Supplied text:

⟨

[Halld-tagger] [EXTERNAL] Fwd: Accidental subtraction

[Shepherd, Matthew]

I was thinking more about this last night...  

For the class of events where one uses best chi^2 and selects the wrong photon then the beam energy (and hence the flux) is determined not by the tagger alone but by the spectrometer, which we know has inferior resolution.  Therefore one loses sensitivity to sharp variations in flux with energy and one loses the benefit of an accurate z momentum constraint the analysis.

It seems the question is:  what is the rate at which this happens for some practical analysis?  If one picks the wrong photon at the sub 1% level then I'd say for most analyses we just don't care.  

It is clear that rate that one picks the wrong beam photon goes to 100% at infinite tagger rate.  At that point, there will always be a photon in the tagger that, within tagger resolution, matches the spectrometer energy.  And since the spectrometer energy resolution is relatively poor, it will often be the wrong photon.  (I think this is exactly what Richard said in his initial email.... at high rate the procedure results in an untagged analysis.)

I don't see any reason why we can't get a relatively accurate picture of the fraction of events where we choose the wrong beam photon using signal MC.  I believe it should correctly predict this under all the standard assumptions about accuracy of simulation of spectrometer resolution, etc.  (There is a technical question I raised earlier about when the random hits are injected and when events are discarded because they have no photon candidate within the tagger acceptance -- the ordering of these steps seems very important.)

⟩

Dataset entries:
⟨

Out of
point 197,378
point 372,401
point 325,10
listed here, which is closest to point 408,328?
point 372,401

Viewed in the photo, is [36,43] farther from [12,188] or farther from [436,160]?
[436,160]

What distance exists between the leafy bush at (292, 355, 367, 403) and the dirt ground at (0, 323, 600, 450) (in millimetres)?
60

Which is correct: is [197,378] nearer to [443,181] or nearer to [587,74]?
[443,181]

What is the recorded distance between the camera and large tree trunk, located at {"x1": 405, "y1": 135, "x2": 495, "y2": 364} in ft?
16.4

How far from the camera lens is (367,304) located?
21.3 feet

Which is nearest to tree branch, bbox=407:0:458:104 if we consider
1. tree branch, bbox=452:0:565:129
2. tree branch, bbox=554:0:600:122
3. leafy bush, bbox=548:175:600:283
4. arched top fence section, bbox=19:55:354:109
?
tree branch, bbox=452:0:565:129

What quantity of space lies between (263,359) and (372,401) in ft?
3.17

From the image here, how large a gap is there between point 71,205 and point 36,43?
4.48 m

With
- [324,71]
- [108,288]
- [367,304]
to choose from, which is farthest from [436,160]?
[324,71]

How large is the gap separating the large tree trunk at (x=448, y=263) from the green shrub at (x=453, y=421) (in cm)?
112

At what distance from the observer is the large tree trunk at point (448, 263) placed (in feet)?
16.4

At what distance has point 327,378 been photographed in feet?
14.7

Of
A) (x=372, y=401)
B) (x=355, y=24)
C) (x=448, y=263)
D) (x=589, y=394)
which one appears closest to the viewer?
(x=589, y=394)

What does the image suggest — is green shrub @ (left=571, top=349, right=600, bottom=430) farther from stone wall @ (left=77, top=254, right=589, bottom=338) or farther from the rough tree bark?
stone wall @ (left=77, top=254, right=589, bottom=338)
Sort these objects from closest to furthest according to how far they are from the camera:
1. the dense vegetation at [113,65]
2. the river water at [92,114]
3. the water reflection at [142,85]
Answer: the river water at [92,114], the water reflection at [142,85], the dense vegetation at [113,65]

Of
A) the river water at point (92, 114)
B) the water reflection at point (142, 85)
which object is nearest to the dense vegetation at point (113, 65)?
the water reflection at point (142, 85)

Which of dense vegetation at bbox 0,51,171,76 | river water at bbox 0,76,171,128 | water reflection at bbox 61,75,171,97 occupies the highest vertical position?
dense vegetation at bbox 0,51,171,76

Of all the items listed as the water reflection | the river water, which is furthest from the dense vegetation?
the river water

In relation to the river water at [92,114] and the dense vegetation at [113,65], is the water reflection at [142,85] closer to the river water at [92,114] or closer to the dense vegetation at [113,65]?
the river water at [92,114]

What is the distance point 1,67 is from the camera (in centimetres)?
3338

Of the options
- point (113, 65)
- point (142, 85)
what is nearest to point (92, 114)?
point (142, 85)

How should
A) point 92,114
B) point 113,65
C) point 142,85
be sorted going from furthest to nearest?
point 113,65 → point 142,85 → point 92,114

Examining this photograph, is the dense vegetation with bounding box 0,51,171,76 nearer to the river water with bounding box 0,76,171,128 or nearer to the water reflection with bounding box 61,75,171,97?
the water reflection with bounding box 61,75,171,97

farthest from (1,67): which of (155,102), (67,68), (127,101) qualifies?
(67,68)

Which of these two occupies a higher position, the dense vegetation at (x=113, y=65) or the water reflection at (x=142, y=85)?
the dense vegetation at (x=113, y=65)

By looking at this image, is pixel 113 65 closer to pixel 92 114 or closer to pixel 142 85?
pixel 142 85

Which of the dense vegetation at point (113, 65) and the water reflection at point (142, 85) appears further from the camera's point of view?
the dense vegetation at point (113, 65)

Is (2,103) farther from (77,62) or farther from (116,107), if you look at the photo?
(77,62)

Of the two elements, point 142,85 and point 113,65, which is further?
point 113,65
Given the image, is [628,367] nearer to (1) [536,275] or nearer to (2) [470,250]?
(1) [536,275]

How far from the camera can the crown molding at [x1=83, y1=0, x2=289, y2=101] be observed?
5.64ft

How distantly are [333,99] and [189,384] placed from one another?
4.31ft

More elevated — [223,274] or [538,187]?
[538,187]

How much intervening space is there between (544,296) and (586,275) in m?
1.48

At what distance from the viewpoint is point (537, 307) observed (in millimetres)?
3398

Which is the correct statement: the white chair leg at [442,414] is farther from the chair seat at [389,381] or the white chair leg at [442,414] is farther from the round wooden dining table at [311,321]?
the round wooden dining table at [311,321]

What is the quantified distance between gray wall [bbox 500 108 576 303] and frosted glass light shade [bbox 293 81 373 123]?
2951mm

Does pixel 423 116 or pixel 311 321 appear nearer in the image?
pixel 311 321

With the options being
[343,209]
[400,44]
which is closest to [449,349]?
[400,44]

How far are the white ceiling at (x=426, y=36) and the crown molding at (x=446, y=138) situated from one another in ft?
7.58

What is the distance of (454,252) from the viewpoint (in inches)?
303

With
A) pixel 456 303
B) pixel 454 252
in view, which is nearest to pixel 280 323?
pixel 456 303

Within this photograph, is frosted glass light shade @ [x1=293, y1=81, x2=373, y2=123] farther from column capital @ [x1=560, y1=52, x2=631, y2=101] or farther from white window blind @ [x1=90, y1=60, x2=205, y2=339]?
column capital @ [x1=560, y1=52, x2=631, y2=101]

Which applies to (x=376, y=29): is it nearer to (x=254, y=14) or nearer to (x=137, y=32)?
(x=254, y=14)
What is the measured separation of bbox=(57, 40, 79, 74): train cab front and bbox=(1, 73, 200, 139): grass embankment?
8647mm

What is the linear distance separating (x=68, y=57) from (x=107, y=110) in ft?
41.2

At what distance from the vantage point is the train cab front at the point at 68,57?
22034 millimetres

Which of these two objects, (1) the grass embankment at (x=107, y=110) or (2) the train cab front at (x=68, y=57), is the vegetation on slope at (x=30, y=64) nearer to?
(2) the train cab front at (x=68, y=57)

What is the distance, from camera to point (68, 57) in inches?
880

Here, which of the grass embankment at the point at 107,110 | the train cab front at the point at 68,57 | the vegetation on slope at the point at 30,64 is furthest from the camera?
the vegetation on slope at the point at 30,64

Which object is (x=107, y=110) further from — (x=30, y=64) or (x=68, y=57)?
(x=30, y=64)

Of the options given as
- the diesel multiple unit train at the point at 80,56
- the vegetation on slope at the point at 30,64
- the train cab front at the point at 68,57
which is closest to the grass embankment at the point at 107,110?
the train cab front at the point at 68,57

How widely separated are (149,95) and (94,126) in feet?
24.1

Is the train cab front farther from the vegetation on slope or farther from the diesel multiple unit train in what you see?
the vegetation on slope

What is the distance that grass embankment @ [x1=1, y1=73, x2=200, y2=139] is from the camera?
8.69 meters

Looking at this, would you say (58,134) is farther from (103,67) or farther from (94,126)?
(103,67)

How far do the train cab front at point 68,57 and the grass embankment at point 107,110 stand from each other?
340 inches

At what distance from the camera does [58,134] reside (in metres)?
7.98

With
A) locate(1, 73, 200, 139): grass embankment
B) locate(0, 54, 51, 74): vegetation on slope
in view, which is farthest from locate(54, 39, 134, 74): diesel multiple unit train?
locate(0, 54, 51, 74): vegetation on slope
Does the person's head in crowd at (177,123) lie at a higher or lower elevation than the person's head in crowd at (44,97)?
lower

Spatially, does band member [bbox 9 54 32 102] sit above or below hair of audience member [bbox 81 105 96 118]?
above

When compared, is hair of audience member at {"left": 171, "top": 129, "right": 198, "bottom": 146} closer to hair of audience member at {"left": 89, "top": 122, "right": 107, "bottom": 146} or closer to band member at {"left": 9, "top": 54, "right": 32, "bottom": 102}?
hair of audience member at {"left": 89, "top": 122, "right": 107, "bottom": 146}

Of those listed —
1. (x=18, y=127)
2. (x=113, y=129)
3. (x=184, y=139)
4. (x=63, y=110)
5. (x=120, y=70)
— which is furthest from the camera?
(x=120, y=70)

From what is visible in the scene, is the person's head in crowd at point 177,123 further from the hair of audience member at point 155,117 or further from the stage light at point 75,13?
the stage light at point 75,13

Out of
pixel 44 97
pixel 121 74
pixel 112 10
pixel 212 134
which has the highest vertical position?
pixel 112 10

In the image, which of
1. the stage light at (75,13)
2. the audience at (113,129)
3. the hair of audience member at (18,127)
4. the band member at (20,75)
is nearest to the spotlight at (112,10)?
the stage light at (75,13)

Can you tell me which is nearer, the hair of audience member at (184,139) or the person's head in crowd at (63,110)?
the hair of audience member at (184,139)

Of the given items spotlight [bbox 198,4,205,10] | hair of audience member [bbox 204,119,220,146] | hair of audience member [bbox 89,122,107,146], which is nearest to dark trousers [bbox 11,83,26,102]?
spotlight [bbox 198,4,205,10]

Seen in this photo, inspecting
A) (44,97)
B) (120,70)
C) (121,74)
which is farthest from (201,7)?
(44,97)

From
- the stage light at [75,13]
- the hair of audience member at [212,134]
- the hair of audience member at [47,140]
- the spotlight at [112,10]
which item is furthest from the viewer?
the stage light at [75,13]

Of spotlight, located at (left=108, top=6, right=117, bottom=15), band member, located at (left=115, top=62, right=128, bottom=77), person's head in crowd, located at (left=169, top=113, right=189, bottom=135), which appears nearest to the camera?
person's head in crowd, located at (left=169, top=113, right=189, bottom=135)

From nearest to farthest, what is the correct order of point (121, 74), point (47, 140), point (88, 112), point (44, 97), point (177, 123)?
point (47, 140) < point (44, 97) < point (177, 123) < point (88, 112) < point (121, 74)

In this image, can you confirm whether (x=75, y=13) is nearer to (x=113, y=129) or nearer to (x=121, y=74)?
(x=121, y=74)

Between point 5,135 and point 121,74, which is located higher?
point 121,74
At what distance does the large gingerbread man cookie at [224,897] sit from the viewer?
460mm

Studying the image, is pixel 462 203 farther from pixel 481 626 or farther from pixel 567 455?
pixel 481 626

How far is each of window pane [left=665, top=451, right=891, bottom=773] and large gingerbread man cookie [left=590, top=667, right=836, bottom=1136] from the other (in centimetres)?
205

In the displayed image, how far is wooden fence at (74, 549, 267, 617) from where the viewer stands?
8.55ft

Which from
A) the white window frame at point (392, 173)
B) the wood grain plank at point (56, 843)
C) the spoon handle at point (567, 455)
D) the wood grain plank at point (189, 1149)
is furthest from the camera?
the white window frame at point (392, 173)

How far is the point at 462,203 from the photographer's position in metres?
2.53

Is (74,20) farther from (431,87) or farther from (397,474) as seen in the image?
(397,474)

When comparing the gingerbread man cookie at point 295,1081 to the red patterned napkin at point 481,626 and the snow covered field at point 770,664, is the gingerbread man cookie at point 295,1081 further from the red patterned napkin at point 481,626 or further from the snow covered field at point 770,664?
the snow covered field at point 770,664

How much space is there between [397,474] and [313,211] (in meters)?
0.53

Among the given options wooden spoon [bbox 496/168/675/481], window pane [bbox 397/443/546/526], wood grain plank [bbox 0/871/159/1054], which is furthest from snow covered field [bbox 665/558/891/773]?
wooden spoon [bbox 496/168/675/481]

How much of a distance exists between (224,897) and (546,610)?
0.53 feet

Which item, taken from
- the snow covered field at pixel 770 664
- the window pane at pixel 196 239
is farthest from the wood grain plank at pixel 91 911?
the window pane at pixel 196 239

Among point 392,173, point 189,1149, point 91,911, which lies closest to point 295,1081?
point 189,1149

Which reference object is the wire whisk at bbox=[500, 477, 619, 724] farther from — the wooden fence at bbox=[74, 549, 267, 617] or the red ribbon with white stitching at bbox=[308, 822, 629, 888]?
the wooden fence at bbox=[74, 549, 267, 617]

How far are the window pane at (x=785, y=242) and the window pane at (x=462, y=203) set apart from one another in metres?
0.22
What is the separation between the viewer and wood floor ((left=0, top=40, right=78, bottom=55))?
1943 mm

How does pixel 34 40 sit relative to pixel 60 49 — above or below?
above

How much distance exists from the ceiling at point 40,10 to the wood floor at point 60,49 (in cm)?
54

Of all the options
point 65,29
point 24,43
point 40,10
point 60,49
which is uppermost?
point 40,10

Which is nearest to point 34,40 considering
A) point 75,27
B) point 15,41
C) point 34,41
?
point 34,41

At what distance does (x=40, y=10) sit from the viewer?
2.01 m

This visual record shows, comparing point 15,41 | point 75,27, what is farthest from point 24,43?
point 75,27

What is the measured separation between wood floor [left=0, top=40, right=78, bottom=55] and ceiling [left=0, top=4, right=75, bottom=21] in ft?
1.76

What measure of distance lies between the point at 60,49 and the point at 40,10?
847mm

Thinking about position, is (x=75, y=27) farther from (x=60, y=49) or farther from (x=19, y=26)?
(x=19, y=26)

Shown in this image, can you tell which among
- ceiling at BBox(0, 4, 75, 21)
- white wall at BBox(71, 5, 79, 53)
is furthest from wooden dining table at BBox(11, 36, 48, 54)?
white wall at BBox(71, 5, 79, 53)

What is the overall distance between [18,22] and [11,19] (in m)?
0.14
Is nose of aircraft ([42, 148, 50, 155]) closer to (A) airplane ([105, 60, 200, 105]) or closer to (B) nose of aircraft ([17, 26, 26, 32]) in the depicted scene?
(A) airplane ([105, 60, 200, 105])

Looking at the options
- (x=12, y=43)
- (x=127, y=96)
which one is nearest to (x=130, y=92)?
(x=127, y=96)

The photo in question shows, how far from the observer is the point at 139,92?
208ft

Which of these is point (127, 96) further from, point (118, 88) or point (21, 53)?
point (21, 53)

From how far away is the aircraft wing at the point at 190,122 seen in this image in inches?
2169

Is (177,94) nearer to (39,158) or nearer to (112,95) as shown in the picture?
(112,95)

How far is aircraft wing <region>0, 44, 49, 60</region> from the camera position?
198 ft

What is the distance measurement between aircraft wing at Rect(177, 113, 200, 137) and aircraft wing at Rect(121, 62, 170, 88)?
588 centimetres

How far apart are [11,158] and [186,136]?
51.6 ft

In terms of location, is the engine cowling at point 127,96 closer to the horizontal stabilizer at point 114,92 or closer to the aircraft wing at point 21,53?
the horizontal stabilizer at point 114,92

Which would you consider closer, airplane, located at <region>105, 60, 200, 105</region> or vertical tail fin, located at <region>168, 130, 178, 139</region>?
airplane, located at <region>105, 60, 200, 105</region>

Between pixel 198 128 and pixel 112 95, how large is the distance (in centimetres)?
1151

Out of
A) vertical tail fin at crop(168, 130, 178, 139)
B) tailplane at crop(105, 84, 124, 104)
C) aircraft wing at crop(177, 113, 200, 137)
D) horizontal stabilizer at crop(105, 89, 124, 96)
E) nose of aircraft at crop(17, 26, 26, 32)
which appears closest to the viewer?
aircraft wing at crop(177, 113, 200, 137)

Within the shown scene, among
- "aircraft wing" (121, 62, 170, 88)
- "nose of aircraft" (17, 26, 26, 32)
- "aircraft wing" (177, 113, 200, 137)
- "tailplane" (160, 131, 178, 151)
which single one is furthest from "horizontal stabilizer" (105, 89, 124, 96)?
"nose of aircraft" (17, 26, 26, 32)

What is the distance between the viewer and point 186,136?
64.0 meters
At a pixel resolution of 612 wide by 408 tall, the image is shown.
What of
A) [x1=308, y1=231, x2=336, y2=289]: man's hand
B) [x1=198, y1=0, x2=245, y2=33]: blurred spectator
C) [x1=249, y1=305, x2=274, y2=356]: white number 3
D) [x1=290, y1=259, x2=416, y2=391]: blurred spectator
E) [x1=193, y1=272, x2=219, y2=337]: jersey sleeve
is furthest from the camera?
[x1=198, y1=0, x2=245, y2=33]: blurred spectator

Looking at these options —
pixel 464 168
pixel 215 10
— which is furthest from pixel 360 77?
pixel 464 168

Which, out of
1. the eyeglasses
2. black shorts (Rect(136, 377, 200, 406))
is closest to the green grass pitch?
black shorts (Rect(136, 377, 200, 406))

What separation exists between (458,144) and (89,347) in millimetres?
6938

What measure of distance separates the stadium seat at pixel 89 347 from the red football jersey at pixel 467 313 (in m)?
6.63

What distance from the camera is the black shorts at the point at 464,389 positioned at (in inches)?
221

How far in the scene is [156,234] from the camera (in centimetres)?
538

⟩

Set task: From the accidental-subtraction email, return the passage starting with "I don't see" and going on through "seems very important.)", word for word. Draw only on the accidental-subtraction email, not on the records.

Task result:
I don't see any reason why we can't get a relatively accurate picture of the fraction of events where we choose the wrong beam photon using signal MC.  I believe it should correctly predict this under all the standard assumptions about accuracy of simulation of spectrometer resolution, etc.  (There is a technical question I raised earlier about when the random hits are injected and when events are discarded because they have no photon candidate within the tagger acceptance -- the ordering of these steps seems very important.)